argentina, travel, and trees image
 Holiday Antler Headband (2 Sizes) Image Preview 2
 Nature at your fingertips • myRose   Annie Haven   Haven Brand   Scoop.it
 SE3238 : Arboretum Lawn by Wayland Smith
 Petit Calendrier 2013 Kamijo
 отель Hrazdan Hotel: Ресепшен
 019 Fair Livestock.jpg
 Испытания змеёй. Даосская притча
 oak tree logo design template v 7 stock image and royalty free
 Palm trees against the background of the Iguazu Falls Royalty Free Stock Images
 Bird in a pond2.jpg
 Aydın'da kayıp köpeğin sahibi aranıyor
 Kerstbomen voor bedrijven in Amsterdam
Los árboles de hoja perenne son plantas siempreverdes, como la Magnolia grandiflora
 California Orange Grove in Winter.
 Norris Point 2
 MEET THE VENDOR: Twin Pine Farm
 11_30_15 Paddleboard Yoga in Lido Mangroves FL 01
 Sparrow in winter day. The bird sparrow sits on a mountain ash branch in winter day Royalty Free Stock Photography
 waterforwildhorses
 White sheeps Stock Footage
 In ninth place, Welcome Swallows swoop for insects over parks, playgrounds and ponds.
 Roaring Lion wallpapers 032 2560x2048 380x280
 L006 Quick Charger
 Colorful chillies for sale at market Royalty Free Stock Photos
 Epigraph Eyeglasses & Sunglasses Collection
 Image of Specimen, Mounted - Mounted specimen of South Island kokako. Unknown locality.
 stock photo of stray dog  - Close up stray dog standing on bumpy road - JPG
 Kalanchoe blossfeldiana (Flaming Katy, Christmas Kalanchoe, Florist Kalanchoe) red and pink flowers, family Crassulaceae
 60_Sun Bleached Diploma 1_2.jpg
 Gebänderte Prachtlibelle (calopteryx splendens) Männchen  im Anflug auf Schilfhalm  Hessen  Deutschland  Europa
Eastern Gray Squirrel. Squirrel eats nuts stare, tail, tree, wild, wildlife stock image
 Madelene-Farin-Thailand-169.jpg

........

PROBLEM TO SOLVE:
Nothing in the records may change; output all of them exactly.

ANSWER FOR THIS EXERCISE:
argentina, travel, and trees image
 Holiday Antler Headband (2 Sizes) Image Preview 2
 Nature at your fingertips • myRose   Annie Haven   Haven Brand   Scoop.it
 SE3238 : Arboretum Lawn by Wayland Smith
 Petit Calendrier 2013 Kamijo
 отель Hrazdan Hotel: Ресепшен
 019 Fair Livestock.jpg
 Испытания змеёй. Даосская притча
 oak tree logo design template v 7 stock image and royalty free
 Palm trees against the background of the Iguazu Falls Royalty Free Stock Images
 Bird in a pond2.jpg
 Aydın'da kayıp köpeğin sahibi aranıyor
 Kerstbomen voor bedrijven in Amsterdam
Los árboles de hoja perenne son plantas siempreverdes, como la Magnolia grandiflora
 California Orange Grove in Winter.
 Norris Point 2
 MEET THE VENDOR: Twin Pine Farm
 11_30_15 Paddleboard Yoga in Lido Mangroves FL 01
 Sparrow in winter day. The bird sparrow sits on a mountain ash branch in winter day Royalty Free Stock Photography
 waterforwildhorses
 White sheeps Stock Footage
 In ninth place, Welcome Swallows swoop for insects over parks, playgrounds and ponds.
 Roaring Lion wallpapers 032 2560x2048 380x280
 L006 Quick Charger
 Colorful chillies for sale at market Royalty Free Stock Photos
 Epigraph Eyeglasses & Sunglasses Collection
 Image of Specimen, Mounted - Mounted specimen of South Island kokako. Unknown locality.
 stock photo of stray dog  - Close up stray dog standing on bumpy road - JPG
 Kalanchoe blossfeldiana (Flaming Katy, Christmas Kalanchoe, Florist Kalanchoe) red and pink flowers, family Crassulaceae
 60_Sun Bleached Diploma 1_2.jpg
 Gebänderte Prachtlibelle (calopteryx splendens) Männchen  im Anflug auf Schilfhalm  Hessen  Deutschland  Europa
Eastern Gray Squirrel. Squirrel eats nuts stare, tail, tree, wild, wildlife stock image
 Madelene-Farin-Thailand-169.jpg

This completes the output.